(Rows of spatial question data)

— Start —

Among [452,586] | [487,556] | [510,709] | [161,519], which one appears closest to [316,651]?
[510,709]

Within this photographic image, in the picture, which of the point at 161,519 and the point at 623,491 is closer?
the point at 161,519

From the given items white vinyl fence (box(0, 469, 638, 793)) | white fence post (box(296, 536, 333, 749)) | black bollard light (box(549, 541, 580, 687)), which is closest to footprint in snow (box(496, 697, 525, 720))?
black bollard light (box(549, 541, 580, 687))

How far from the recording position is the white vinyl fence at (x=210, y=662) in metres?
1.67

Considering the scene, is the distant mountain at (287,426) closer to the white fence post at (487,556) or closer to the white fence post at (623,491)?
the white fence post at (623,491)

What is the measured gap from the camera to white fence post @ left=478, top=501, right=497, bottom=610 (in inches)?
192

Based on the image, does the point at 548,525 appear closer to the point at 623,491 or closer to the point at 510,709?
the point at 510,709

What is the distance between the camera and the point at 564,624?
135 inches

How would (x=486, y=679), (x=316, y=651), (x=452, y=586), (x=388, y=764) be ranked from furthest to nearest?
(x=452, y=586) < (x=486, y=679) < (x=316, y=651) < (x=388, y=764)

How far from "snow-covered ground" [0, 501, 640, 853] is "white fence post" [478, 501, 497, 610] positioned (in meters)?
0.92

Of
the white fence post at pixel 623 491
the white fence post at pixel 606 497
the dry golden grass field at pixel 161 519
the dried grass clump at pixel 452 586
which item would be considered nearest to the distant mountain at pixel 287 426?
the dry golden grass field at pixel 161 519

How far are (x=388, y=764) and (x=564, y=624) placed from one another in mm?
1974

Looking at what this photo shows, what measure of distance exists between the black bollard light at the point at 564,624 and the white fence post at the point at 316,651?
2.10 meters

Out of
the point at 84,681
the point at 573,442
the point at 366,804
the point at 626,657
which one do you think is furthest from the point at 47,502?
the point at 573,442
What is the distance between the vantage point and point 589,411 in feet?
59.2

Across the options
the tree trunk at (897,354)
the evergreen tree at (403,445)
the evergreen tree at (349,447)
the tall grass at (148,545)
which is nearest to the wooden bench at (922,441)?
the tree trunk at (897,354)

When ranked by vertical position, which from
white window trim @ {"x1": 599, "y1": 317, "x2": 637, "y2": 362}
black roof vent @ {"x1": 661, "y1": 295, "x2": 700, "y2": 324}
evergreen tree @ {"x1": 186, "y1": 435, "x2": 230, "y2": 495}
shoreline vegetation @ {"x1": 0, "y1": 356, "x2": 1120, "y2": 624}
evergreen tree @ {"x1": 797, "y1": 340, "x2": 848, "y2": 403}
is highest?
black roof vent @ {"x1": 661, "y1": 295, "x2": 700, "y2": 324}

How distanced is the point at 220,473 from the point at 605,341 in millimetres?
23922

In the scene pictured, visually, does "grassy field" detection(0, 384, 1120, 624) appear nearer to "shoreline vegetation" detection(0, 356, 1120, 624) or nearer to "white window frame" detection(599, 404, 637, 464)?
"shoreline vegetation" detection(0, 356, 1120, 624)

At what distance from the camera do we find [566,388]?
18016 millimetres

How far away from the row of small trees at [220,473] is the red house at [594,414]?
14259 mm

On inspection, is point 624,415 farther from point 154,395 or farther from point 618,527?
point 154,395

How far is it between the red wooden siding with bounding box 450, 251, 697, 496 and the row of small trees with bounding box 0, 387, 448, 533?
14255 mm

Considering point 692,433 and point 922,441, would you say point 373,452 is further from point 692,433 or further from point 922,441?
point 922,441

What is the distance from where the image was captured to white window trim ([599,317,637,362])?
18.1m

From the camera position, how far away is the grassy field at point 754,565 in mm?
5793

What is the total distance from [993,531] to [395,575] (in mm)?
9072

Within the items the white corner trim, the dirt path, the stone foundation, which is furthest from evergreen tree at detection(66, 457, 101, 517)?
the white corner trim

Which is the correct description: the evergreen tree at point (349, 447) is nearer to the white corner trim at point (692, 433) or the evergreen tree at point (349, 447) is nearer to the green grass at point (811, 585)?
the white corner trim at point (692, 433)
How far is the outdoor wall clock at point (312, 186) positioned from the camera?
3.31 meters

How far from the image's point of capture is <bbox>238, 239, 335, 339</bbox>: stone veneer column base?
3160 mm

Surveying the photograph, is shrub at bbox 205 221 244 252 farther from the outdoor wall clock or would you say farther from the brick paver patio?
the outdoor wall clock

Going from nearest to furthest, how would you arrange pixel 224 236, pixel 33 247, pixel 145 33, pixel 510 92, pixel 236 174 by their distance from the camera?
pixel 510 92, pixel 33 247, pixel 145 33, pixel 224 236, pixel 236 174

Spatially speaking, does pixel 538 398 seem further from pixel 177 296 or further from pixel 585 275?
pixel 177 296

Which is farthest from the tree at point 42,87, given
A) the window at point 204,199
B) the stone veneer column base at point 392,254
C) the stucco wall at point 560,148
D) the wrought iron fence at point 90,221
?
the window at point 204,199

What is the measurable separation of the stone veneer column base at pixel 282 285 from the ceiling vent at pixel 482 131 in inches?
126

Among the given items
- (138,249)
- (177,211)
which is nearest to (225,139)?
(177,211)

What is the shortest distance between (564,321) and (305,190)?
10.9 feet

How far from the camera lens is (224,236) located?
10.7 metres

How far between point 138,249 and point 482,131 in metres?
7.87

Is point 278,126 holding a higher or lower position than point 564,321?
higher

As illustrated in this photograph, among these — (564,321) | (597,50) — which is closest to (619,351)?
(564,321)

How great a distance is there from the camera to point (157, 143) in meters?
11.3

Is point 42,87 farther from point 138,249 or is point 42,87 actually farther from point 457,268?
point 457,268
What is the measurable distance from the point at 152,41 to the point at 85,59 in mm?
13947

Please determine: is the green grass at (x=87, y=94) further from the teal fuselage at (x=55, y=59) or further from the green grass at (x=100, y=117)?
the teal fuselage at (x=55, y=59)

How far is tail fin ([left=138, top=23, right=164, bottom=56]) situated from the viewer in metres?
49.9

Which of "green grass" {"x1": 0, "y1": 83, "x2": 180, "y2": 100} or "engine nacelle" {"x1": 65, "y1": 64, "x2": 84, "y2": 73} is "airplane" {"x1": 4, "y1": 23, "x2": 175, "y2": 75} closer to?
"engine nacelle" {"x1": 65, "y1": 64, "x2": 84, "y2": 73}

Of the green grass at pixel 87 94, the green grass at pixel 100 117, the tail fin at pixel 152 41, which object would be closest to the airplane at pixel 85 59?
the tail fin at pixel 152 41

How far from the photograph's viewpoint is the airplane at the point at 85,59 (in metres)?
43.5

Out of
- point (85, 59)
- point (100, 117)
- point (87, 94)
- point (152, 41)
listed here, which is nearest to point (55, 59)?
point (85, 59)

— End —

* **WHAT THE EXERCISE ASKS**
Each record above should be returned exactly as it appears.

* **COMPLETED TASK**
Among [452,586] | [487,556] | [510,709] | [161,519], which one appears closest to [316,651]?
[510,709]

Within this photographic image, in the picture, which of the point at 161,519 and the point at 623,491 is closer?
the point at 161,519

From the given items white vinyl fence (box(0, 469, 638, 793)) | white fence post (box(296, 536, 333, 749)) | black bollard light (box(549, 541, 580, 687)), which is closest to footprint in snow (box(496, 697, 525, 720))?
black bollard light (box(549, 541, 580, 687))

How far from the recording position is the white vinyl fence at (x=210, y=662) in metres?
1.67

Considering the scene, is the distant mountain at (287,426) closer to the white fence post at (487,556) or closer to the white fence post at (623,491)?
the white fence post at (623,491)

What is the measured gap from the camera to white fence post @ left=478, top=501, right=497, bottom=610 (in inches)?
192

Based on the image, does the point at 548,525 appear closer to the point at 623,491 or closer to the point at 510,709?
the point at 510,709

What is the distance between the camera and the point at 564,624?
135 inches

How would (x=486, y=679), (x=316, y=651), (x=452, y=586), (x=388, y=764) be ranked from furthest to nearest?
(x=452, y=586) < (x=486, y=679) < (x=316, y=651) < (x=388, y=764)

How far from "snow-covered ground" [0, 501, 640, 853] is "white fence post" [478, 501, 497, 610] positioned (in meters)?
0.92

Of
the white fence post at pixel 623 491
the white fence post at pixel 606 497
the dry golden grass field at pixel 161 519
the dried grass clump at pixel 452 586
which item would be considered nearest to the distant mountain at pixel 287 426?
the dry golden grass field at pixel 161 519

How far are (x=388, y=764) and (x=564, y=624) placed from one another in mm?
1974

Looking at what this photo shows, what measure of distance exists between the black bollard light at the point at 564,624 and the white fence post at the point at 316,651?
2.10 meters

Out of
the point at 84,681
the point at 573,442
the point at 366,804
the point at 626,657
which one do you think is furthest from the point at 47,502?
the point at 573,442
What is the distance between the vantage point and point 589,411 in feet?
59.2

Across the options
the tree trunk at (897,354)
the evergreen tree at (403,445)
the evergreen tree at (349,447)
the tall grass at (148,545)
which is nearest to the wooden bench at (922,441)?
the tree trunk at (897,354)

When ranked by vertical position, which from
white window trim @ {"x1": 599, "y1": 317, "x2": 637, "y2": 362}
black roof vent @ {"x1": 661, "y1": 295, "x2": 700, "y2": 324}
evergreen tree @ {"x1": 186, "y1": 435, "x2": 230, "y2": 495}
shoreline vegetation @ {"x1": 0, "y1": 356, "x2": 1120, "y2": 624}
evergreen tree @ {"x1": 797, "y1": 340, "x2": 848, "y2": 403}
is highest?
black roof vent @ {"x1": 661, "y1": 295, "x2": 700, "y2": 324}

How distanced is the point at 220,473 from the point at 605,341 in millimetres?
23922

In the scene pictured, visually, does "grassy field" detection(0, 384, 1120, 624) appear nearer to "shoreline vegetation" detection(0, 356, 1120, 624) or nearer to "white window frame" detection(599, 404, 637, 464)?
"shoreline vegetation" detection(0, 356, 1120, 624)

At what distance from the camera do we find [566,388]?
18016 millimetres

How far away from the row of small trees at [220,473] is the red house at [594,414]?
14259 mm

On inspection, is point 624,415 farther from point 154,395 or farther from point 618,527?
point 154,395

How far is it between the red wooden siding with bounding box 450, 251, 697, 496 and the row of small trees with bounding box 0, 387, 448, 533?
14255 mm

Considering point 692,433 and point 922,441, would you say point 373,452 is further from point 692,433 or further from point 922,441?
point 922,441

What is the distance from where the image was captured to white window trim ([599,317,637,362])?
18.1m

From the camera position, how far away is the grassy field at point 754,565 in mm?
5793

What is the total distance from [993,531] to [395,575] (in mm)?
9072

Within the items the white corner trim, the dirt path, the stone foundation, which is furthest from evergreen tree at detection(66, 457, 101, 517)?
the white corner trim

Which is the correct description: the evergreen tree at point (349, 447) is nearer to the white corner trim at point (692, 433) or the evergreen tree at point (349, 447) is nearer to the green grass at point (811, 585)?
the white corner trim at point (692, 433)
How far is the outdoor wall clock at point (312, 186) positioned from the camera?
3.31 meters

How far from the image's point of capture is <bbox>238, 239, 335, 339</bbox>: stone veneer column base?
3160 mm

Surveying the photograph, is shrub at bbox 205 221 244 252 farther from the outdoor wall clock or would you say farther from the brick paver patio?
the outdoor wall clock

Going from nearest to furthest, how would you arrange pixel 224 236, pixel 33 247, pixel 145 33, pixel 510 92, pixel 236 174 by their distance from the camera?
pixel 510 92, pixel 33 247, pixel 145 33, pixel 224 236, pixel 236 174

Spatially speaking, does pixel 538 398 seem further from pixel 177 296 or further from pixel 585 275?
pixel 177 296

Which is farthest from the tree at point 42,87, given
A) the window at point 204,199
B) the stone veneer column base at point 392,254
C) the stucco wall at point 560,148
D) the wrought iron fence at point 90,221
?
the window at point 204,199

What is the measurable separation of the stone veneer column base at pixel 282 285 from the ceiling vent at pixel 482 131 in inches?
126

Among the given items
- (138,249)
- (177,211)
which is nearest to (225,139)?
(177,211)

What is the shortest distance between (564,321) and (305,190)?
10.9 feet

How far from the camera lens is (224,236) located?
10.7 metres

How far between point 138,249 and point 482,131 in metres?
7.87

Is point 278,126 holding a higher or lower position than point 564,321?
higher

As illustrated in this photograph, among these — (564,321) | (597,50) — which is closest to (619,351)?
(564,321)

How great a distance is there from the camera to point (157, 143) in meters?
11.3

Is point 42,87 farther from point 138,249 or is point 42,87 actually farther from point 457,268?
point 457,268
What is the measurable distance from the point at 152,41 to the point at 85,59 in mm?
13947

Please determine: is the green grass at (x=87, y=94) further from the teal fuselage at (x=55, y=59) or further from the green grass at (x=100, y=117)?
the teal fuselage at (x=55, y=59)

How far is tail fin ([left=138, top=23, right=164, bottom=56]) situated from the viewer in metres?
49.9

Which of "green grass" {"x1": 0, "y1": 83, "x2": 180, "y2": 100} or "engine nacelle" {"x1": 65, "y1": 64, "x2": 84, "y2": 73} is "airplane" {"x1": 4, "y1": 23, "x2": 175, "y2": 75} closer to?
"engine nacelle" {"x1": 65, "y1": 64, "x2": 84, "y2": 73}

Of the green grass at pixel 87 94, the green grass at pixel 100 117, the tail fin at pixel 152 41, which object would be closest to the airplane at pixel 85 59?
the tail fin at pixel 152 41

How far from the photograph's viewpoint is the airplane at the point at 85,59 (in metres)?
43.5

Out of
- point (85, 59)
- point (100, 117)
- point (87, 94)
- point (152, 41)
listed here, which is nearest to point (55, 59)?
point (85, 59)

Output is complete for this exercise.